I used Keras, developed by François Chollet from Google, for all of the neural networks with both the Theano and TensorFlow back-ends depending on the type of model I had to run. While the vast majority of the work was done in Python, I did use R to run the lightGBM model.
What does your hardware setup look like?
It’s a relatively old Windows 7 machine running on a AMD FX-8350 CPU, with 24GB of RAM and a NVidia GTX1060 6GB GPU. I also run an Ubuntu virtual machine on it but most of the work is done on Windows. I plan on upgrading soon.
What was the run time for both training and prediction of your winning solution?
I remember that some models took over 74 hours to train as I often trained for hundreds of epochs but I cannot put an exact number on all the iterations and models that I had to run, I would estimate it at 3 or 4 weeks of running time. Predicting for the full test set took under an hour.
Words of wisdom
What have you taken away from this competition?
I learned how important it is to properly understand the evaluation function. It was worth my time to sit down with pen and paper to explore the mathematical properties of the logarithmic loss function. Understanding the formula is not the same as understanding its impact.
Looking back, what would you do differently now?
I would have set my processing pipeline much earlier in the competition. I only did it after cracking the top 40% and, unsurprisingly, it enabled faster prototyping and thus allowed me to start to make real gains on a daily basis.
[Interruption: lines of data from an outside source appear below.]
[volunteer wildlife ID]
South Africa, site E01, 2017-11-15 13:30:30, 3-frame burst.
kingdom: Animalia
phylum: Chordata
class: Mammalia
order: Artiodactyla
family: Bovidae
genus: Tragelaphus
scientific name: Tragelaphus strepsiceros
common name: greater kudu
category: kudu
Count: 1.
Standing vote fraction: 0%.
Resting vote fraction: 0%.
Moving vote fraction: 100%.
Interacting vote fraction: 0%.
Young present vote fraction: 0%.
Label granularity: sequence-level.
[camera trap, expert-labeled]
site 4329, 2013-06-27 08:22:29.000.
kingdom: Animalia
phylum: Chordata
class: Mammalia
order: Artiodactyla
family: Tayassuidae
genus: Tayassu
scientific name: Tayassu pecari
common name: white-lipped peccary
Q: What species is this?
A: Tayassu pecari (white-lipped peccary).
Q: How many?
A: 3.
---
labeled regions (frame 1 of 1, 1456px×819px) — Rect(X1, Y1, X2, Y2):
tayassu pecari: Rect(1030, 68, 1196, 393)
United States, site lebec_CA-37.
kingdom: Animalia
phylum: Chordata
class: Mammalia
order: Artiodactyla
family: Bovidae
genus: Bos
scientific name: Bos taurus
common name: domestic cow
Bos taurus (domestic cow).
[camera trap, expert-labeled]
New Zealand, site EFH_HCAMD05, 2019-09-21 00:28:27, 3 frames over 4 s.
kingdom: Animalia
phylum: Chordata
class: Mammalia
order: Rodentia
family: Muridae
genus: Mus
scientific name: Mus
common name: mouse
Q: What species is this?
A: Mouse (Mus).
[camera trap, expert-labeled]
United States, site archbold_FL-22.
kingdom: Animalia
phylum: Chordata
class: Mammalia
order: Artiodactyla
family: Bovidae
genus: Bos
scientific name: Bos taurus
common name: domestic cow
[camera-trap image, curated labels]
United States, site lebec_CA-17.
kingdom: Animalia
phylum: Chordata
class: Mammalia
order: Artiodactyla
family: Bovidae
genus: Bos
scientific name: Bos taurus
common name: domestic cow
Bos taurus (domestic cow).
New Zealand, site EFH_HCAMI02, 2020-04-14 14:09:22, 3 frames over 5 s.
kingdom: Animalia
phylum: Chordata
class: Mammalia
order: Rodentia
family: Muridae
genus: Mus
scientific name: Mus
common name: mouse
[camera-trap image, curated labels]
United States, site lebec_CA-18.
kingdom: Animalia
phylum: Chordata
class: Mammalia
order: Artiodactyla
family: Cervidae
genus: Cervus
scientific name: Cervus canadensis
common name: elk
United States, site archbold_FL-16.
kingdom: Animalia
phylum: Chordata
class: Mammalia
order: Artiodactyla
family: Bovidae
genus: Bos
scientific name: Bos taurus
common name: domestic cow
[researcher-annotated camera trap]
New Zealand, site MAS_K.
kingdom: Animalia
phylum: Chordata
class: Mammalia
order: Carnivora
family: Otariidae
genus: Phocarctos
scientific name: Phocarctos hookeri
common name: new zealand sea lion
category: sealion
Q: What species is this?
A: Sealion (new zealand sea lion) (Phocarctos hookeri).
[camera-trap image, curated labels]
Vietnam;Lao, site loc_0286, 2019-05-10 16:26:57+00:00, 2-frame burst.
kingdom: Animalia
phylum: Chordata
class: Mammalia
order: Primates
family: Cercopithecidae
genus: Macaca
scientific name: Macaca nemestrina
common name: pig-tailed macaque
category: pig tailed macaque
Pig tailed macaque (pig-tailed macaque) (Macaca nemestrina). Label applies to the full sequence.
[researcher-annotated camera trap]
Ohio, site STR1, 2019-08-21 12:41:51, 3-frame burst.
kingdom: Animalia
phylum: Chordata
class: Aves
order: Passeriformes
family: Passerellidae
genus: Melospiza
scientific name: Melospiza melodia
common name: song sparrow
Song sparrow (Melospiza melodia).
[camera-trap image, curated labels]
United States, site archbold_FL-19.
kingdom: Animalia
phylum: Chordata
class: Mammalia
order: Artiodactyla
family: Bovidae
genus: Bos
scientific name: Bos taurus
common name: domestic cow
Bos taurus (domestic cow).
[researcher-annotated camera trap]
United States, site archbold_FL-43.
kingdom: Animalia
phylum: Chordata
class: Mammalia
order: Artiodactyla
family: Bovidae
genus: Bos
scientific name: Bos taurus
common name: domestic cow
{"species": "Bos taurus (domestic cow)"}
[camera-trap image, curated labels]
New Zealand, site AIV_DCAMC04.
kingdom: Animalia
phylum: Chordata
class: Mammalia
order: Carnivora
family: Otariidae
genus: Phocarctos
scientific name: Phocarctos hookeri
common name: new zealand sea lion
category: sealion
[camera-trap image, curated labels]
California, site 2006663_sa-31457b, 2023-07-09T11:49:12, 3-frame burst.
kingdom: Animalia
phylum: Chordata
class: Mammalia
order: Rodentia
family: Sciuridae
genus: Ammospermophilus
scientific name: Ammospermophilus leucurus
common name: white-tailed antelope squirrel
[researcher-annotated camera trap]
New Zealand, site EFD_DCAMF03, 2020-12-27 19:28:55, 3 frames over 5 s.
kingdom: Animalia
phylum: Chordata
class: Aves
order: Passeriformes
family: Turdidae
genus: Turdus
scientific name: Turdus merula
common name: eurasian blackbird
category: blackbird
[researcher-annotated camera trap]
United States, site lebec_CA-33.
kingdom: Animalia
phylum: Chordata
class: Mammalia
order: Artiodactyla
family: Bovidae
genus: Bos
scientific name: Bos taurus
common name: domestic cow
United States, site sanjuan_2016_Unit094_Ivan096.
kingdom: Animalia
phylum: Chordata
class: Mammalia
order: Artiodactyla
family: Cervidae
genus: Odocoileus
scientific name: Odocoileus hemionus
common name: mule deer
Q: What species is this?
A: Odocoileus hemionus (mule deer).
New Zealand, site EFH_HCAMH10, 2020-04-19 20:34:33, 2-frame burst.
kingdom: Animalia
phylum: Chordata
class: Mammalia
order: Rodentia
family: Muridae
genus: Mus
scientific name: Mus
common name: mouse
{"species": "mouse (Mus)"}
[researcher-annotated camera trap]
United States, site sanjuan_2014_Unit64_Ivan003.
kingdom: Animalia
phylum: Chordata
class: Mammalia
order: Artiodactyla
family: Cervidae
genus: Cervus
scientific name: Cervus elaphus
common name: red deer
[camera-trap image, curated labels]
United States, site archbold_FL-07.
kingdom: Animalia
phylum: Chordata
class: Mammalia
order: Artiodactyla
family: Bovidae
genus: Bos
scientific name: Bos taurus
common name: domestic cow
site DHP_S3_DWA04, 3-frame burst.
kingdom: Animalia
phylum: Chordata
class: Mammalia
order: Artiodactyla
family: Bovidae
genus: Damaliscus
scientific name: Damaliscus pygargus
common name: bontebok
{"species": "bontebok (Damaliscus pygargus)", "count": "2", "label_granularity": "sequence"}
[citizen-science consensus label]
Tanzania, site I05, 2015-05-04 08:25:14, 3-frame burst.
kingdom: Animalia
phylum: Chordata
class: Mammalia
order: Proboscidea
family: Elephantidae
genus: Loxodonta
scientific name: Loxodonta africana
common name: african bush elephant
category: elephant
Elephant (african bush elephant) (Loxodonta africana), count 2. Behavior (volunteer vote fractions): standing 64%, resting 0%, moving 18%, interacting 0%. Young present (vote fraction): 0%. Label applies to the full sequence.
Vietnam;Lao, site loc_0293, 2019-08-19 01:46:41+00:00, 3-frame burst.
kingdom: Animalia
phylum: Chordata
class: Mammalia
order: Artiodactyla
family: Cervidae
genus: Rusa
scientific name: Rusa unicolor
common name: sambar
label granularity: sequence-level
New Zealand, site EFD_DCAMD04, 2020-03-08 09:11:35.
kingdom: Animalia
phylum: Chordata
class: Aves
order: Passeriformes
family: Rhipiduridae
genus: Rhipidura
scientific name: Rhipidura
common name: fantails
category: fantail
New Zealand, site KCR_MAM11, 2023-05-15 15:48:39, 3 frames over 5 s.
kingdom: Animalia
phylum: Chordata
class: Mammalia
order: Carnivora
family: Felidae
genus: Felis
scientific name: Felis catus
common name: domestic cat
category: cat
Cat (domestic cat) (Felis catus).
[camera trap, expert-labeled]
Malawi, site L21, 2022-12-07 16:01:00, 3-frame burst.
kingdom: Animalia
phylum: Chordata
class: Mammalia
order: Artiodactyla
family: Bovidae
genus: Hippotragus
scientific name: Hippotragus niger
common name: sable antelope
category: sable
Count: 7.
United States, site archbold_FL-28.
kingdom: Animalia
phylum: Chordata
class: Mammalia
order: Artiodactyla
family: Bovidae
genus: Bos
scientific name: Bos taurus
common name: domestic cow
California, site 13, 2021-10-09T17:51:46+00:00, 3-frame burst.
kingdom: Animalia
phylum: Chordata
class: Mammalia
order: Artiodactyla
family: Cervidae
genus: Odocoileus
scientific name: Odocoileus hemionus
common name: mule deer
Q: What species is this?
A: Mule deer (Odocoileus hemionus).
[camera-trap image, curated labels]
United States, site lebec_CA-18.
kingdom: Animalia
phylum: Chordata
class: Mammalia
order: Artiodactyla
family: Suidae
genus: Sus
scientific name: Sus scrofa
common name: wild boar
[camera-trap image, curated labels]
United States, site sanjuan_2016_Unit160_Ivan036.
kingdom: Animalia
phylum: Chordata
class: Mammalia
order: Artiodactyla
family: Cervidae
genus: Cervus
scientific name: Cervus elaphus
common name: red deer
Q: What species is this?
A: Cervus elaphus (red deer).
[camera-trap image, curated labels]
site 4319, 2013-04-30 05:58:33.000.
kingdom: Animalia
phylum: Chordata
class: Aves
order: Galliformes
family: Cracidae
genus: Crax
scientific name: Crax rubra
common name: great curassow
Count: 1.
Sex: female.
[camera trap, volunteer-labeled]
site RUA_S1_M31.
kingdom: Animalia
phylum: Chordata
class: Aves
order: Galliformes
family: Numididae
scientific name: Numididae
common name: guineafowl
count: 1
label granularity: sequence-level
It is also worth the investment as it can be easily reused. I was able to quickly recycle it for the Cervical Cancer Screening competition and land a top 10% position from the start building on the same setup.
Do you have any advice for those just getting started in data science?
I would highly recommend trying out as many different problems as you can and getting your hands dirty even if you do not fully grasp the theory behind it at the beginning. I will steal a page here from Jeremy Howard’s deep learning course and refer you to a short essay that perfectly illustrates this point: A Mathematician’s Lament by Paul Lockhart.
Bio
Marco Lugo currently works as a Senior Analyst at Canada Mortgage and Housing Corporation. He holds a B.Sc. in Economics and Philosophy and a M.Sc. in Economics from the University of Montreal.